Augusto meneou a cabeça.
-- Não. Não dessa vez. Tomei sol apenas na piscina da casa de Sylvia.
Cláudio deu um sorriso maroto e perguntou.
-- E como ela está? Continua linda, imagino!
O semblante de Augusto fechou-se e Cláudio percebeu.
-- Continua. Continua linda e fria como uma geleira! Não sei o que está acontecendo com ela. Anda muito estranha. Mais distante do que sempre foi. Está arredia demais.
-- Ela passou, nos últimos tempos, por uma situação tremenda, Augusto. Perdeu o pai de uma hora para a outra e teve que assumir o negócio da família, que não é pequeno! Não deve estar sendo fácil para uma jovem na idade dela. Já era madura e teve que amadurecer mais ainda e de forma dolorosa.
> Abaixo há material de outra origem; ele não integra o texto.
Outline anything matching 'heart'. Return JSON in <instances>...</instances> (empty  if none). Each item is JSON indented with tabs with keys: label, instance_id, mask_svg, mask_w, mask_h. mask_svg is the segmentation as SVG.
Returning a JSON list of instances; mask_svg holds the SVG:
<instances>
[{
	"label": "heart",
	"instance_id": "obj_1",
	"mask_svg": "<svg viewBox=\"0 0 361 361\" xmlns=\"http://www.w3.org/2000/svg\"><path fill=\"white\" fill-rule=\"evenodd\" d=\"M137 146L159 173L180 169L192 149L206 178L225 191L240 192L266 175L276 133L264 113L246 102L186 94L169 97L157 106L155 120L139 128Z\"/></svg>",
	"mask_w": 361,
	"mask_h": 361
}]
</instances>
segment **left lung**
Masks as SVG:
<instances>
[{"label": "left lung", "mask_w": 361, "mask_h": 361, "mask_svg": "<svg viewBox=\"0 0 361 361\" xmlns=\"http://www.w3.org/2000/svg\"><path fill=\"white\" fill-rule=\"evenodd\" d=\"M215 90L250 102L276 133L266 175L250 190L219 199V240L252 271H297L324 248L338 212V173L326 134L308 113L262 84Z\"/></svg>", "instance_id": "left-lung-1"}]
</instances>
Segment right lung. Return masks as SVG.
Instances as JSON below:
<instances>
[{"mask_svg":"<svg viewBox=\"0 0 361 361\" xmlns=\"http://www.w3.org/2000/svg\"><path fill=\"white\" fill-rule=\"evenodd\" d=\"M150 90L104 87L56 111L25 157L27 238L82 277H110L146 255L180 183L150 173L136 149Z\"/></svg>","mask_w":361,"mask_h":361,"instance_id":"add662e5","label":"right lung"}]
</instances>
-- Mas isso não justifica o tratamento que tem me dispensado desde que se mudou para o Brasil. Eu sou o noivo dela, Cláudio! Mereço consideração! Mereço amor!
Cláudio pediu um café para o garçom que se aproximou e depois se virou novamente para o amigo.
-- Você pode acusar Sylvia do que quiser, menos de falta de consideração por você. Esqueceu-se das circunstâncias do seu noivado?
-- Mas ela não ficou minha noiva apenas porque meu pai ameaçou me deserdar! Ela me amava, me ama!
-- Augusto, ela pode até ter se enganado achando que realmente queria se casar com você, constituir uma família...
-- Você está querendo me dizer que ela não gosta mais de mim, que não me ama mais? -- Seus olhos cresceram e se fixaram mais no amigo.
Cláudio bebericou o café.
-- Realmente o café brasileiro é o melhor do mundo, e olhe que eu sou um homem viajado!
-- Diga-me, Cláudio! Você acha que ela não me ama mais? Meu irmão suspeita que ela me traia, mas eu não acredito nisso. Fiquei cismado, é verdade, mas não vi nenhum homem a rondando.
Cláudio apertou os olhos e ficou observando-o. Gostava demais de Augusto, era o irmão que não teve. Sentia necessidade de protegê-lo, e sempre fazia isso, mas o egocentrismo dele era uma coisa que o deixava perplexo. Mesmo compreendendo grandemente a natureza humana, às vezes se enervava com a estupidez, com a cegueira do amigo.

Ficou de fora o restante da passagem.